Aucun investisseur purement financier.
SFR est un opérateur purement franco-français ; son rachat ne permet pas à un opérateur chinois ou américain d'entrer directement sur plusieurs marchés simultanément. Le marché français n'est pas très rentable en raison de la guerre des prix et n'est pas franchement central dans le marché européen. Il n'y aura donc pas d'opérateurs étrangers.
Il reste donc les opérateurs en place, qui imaginent pouvoir surpayer l'opération pour plusieurs raisons. La première serait le gain immédiat de clients, ce qui permet de répartir plus largement les coûts fixes (répartir les mêmes coûts sur un million de clients de plus, par exemple, augmente la rentabilité par client). La seconde serait une moindre intensité concurrentielle, car un joueur de moins, c'est une compétition moins féroce. Mais je pense qu'ils se trompent dans les deux cas. D'abord, ils vont devoir financer un plan social colossal ou une coûteuse intégration d'une infrastructure existante (ce sera un mélange des deux). Ensuite, la guerre des prix va continuer en raison d'un acteur qui n'existe que pour cela.
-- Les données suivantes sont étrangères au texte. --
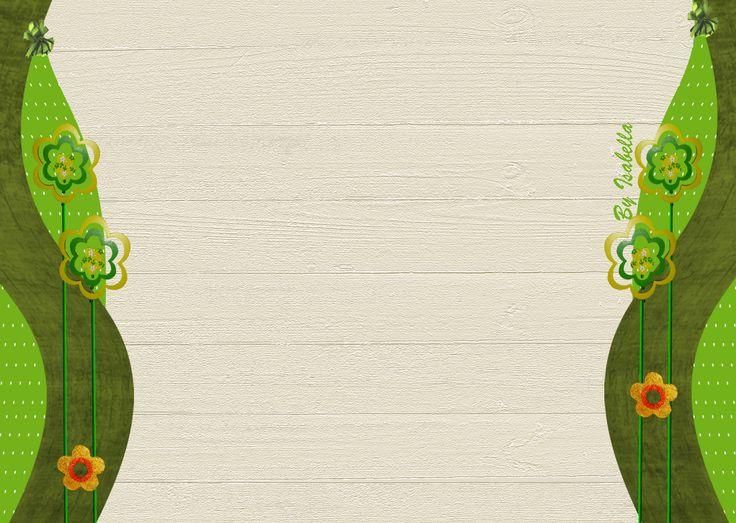 Fondos Vintage Verdes Para Fondo De Pantalla En 4K 7 HD Wallpapers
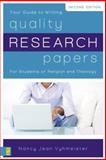 Quality Research Papers 2nd Edition
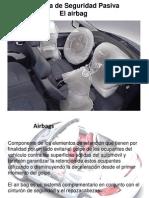 SSA04-Sistema de Seguridad Pasiva - El Airbag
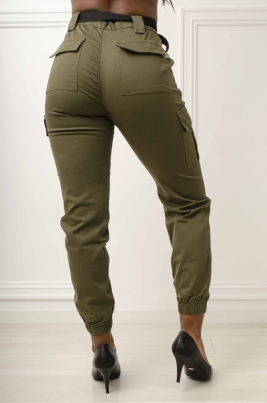 Jeans - Tony grønn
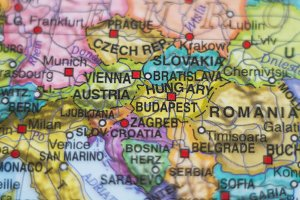 Hungary country map .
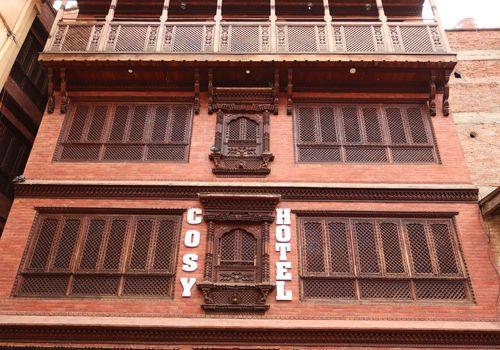 Cosy Hotel image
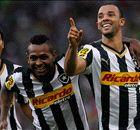 Opinião: Vencedores e perdedores do Carioca 2015
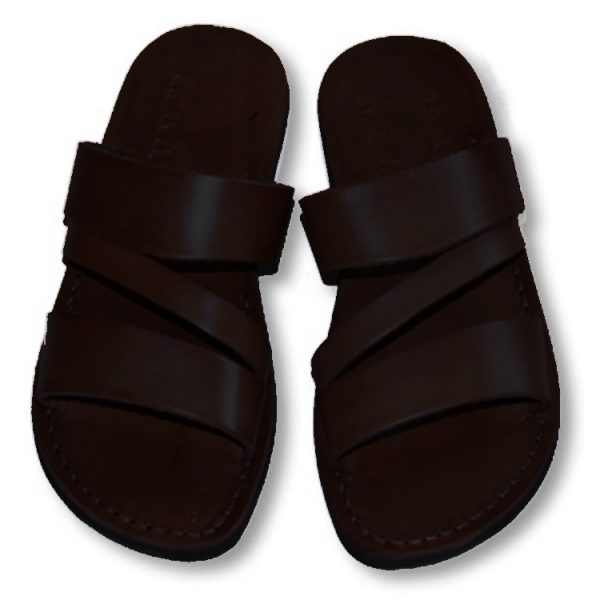 """Jericho"" style Biblical sandals"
Au final, je pense qu'il y aura un gagnant, deux statu quo et un perdant. Le gagnant sera Drahi. Free conservera une bonne dynamique et gagnera des clients sans trop modifier ses offres, tandis qu'Orange maintiendra son statut de leader. Le perdant sera Bouygues, qui paiera cher des parts de marché, tandis que Free continuera à lui tailler des croupières.